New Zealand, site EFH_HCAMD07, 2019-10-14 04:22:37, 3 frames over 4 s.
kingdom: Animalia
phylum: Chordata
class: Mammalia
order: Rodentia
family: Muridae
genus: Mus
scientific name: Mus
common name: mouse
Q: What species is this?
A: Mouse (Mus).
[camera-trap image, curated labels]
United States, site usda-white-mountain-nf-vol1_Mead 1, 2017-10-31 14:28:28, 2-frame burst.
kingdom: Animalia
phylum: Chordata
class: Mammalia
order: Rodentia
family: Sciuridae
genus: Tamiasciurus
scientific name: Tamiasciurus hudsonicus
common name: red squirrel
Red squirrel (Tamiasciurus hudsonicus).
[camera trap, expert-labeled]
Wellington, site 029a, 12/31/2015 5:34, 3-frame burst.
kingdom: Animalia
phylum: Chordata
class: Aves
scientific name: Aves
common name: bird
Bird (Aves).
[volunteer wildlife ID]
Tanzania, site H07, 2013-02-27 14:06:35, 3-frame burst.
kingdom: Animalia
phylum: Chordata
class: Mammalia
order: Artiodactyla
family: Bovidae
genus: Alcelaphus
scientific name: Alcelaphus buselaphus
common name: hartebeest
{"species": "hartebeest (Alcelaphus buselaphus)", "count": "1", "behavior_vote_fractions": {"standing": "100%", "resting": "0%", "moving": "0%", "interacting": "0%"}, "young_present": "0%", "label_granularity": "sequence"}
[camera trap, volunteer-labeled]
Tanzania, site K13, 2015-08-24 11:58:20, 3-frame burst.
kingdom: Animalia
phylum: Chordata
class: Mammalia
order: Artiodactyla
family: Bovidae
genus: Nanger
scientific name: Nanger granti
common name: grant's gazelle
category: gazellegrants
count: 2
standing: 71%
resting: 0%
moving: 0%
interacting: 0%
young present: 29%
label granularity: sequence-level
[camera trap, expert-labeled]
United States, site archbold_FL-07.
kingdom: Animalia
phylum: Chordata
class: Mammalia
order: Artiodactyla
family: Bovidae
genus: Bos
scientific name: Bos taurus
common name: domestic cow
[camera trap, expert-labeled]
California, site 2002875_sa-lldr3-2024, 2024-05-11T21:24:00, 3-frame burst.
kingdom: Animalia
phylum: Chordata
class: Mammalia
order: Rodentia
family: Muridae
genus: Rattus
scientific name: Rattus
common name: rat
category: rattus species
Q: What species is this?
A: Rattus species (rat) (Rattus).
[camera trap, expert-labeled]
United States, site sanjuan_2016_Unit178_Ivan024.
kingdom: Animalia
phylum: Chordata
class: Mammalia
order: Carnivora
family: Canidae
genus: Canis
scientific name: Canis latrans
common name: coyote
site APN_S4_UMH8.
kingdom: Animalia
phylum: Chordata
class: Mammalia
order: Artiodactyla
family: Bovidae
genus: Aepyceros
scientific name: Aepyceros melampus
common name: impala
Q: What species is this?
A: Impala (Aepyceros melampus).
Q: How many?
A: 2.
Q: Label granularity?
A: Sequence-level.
━━━
Show all lines above holding "Tanzania".

Tanzania, site H07, 2013-02-27 14:06:35, 3-frame burst.
Tanzania, site K13, 2015-08-24 11:58:20, 3-frame burst.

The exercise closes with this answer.